Can a child of God fall from grace? Most of my early teaching around the subject of grace centered on answering this question. I have always believed a child of God could fall from grace. It happened to Demas and I have seen it happen in others that I loved and respected.
My purpose is not to re-ignite the old arguments about whether someone was truly a child of God, or what faith, grace, law and works looks like. Just for today, I want to better understand how to embrace the grace of God - now, in the present, to know it is working in my life.
Not a day goes by that I don't stumble, fall and violate some command of God. Rarely a week goes by without questioning my motives, behavior and at times my own faithfulness. As I look over the years I realize how much God has had to forgive; how often I have drifted dangerously close to departure and how dependent I am upon his forgiveness and grace.
I understand that God's grace is extended through the blood of Christ and His sacrifice on the cross. I know that willful disobedience jeopardizes that free gift from God (Romans 6:1). I can comprehend the Biblical admonition that "graces teaches us to deny ungodliness and worldly lust to live soberly, righteously and godly in this present world" (Titus 2:12).
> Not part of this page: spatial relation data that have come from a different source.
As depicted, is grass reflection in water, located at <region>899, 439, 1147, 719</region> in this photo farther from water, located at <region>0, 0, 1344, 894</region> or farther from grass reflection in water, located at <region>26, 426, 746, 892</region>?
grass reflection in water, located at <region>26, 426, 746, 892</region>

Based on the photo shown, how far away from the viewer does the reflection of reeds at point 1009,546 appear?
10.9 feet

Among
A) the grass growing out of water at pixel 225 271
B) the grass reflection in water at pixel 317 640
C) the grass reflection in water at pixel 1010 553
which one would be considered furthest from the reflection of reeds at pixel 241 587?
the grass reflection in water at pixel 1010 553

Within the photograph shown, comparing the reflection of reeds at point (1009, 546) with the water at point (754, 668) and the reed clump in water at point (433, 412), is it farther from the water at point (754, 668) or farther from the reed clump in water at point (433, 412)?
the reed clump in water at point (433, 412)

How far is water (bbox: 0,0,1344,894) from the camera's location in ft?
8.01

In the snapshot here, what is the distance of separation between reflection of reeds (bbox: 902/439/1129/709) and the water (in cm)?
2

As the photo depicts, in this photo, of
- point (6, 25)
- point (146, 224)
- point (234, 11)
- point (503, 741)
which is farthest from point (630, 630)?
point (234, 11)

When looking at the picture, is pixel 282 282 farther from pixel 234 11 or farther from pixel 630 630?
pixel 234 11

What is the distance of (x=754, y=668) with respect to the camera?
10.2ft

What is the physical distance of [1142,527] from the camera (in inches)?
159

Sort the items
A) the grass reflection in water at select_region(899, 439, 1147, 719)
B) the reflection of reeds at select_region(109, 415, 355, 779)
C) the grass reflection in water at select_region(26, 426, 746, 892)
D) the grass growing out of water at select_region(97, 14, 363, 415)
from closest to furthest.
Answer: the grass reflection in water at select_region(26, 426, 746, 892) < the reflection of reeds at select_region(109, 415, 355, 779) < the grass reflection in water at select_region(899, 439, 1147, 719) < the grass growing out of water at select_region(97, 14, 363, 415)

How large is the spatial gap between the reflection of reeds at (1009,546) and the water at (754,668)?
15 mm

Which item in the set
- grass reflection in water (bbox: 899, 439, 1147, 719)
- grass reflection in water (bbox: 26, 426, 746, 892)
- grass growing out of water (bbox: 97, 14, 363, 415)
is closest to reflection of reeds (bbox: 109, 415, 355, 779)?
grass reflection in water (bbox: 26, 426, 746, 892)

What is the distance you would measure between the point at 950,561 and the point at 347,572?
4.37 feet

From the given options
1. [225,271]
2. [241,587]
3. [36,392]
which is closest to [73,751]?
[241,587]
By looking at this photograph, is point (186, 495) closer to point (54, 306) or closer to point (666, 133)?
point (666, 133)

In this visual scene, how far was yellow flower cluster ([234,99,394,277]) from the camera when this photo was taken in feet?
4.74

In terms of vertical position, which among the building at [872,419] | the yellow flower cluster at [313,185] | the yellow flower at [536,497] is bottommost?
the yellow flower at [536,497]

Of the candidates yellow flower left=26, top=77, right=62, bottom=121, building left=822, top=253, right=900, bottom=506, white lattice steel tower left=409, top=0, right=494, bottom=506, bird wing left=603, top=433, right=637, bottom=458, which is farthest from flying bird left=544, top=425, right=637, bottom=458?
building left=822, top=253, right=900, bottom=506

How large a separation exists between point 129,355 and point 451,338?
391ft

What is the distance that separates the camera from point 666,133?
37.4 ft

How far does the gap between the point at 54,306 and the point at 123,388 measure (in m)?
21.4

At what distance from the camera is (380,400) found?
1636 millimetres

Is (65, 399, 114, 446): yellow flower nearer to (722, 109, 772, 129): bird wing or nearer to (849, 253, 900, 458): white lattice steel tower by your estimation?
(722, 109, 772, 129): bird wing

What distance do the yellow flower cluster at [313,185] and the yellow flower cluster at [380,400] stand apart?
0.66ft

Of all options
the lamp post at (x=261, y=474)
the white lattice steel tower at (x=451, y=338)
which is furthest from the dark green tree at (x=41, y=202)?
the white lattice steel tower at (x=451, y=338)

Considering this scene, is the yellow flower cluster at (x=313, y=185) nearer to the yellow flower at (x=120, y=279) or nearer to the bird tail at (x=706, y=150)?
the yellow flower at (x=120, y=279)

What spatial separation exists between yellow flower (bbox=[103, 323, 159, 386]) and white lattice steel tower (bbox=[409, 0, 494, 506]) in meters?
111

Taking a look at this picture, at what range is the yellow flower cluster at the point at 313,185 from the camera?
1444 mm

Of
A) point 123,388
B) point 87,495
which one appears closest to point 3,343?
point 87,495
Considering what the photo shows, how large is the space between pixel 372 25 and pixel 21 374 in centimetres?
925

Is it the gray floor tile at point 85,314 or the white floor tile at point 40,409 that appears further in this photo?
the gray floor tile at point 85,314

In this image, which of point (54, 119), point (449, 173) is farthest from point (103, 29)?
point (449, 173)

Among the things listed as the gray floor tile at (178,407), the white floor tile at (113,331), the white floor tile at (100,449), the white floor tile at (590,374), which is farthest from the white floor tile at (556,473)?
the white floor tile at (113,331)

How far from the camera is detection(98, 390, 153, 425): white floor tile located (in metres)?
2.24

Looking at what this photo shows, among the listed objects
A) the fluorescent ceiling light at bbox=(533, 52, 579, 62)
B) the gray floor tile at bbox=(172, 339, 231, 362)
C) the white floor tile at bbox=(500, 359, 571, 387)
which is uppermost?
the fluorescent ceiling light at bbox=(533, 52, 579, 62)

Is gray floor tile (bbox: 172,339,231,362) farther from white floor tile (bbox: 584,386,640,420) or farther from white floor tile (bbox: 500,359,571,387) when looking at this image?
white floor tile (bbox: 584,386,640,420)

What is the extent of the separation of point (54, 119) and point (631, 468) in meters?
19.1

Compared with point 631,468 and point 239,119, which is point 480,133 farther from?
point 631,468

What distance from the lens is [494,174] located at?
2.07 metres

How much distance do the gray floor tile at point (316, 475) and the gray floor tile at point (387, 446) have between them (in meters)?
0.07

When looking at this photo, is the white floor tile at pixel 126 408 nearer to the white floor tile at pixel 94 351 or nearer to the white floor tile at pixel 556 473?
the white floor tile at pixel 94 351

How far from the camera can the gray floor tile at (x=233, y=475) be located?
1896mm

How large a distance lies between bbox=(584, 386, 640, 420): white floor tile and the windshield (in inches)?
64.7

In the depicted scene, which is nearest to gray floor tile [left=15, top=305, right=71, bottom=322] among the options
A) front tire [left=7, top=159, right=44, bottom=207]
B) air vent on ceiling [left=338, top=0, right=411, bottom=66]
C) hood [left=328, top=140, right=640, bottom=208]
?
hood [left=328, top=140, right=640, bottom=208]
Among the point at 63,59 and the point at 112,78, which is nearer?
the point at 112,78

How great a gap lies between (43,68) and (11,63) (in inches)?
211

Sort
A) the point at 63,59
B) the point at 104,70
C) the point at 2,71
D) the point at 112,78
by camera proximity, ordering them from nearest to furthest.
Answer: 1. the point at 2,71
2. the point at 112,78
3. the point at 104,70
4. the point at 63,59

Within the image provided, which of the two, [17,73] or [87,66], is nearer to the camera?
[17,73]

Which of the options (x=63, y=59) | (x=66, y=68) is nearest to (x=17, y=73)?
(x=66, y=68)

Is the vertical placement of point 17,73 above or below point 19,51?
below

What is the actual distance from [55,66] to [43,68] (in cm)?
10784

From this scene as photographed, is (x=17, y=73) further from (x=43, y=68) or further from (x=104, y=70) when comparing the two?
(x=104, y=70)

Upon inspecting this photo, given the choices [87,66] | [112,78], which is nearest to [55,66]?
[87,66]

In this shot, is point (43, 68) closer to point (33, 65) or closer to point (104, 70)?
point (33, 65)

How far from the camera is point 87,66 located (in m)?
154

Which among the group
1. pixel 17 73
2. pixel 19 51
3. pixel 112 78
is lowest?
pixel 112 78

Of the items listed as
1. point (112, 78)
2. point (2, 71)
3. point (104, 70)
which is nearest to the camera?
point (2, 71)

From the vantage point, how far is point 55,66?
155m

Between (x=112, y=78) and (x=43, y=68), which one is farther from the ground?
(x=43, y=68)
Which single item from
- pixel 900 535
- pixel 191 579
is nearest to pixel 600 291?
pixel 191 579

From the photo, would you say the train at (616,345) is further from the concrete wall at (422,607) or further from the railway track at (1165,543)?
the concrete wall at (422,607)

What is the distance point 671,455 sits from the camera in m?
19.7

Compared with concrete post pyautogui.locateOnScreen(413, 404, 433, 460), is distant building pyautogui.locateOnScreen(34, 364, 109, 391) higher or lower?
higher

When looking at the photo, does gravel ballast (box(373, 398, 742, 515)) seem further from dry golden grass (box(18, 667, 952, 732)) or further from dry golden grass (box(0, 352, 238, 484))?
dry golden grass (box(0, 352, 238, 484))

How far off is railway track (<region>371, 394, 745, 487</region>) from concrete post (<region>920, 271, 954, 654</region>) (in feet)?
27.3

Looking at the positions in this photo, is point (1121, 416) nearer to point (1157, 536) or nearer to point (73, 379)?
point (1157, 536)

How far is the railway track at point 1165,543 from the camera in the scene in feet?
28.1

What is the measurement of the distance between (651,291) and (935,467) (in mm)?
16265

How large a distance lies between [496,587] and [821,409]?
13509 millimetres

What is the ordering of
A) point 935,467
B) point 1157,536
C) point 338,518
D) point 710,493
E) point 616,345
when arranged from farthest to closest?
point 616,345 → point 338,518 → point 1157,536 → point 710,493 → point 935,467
Where I struggle most is with embracing God's grace is in the present. When I know that my immediate actions are sinful, when I am struggling inside to do what is right, when I don't feel close to God, or think, "He doesn't want to hear about this again."
Father, teach me to embrace your grace and forgiveness. Instruct me in your perfect way. Guide and direct my paths so I may ever seek you face. For you are pure and holy. Your mercies are everlasting and your love transcends my weak, sinful and disobedient nature.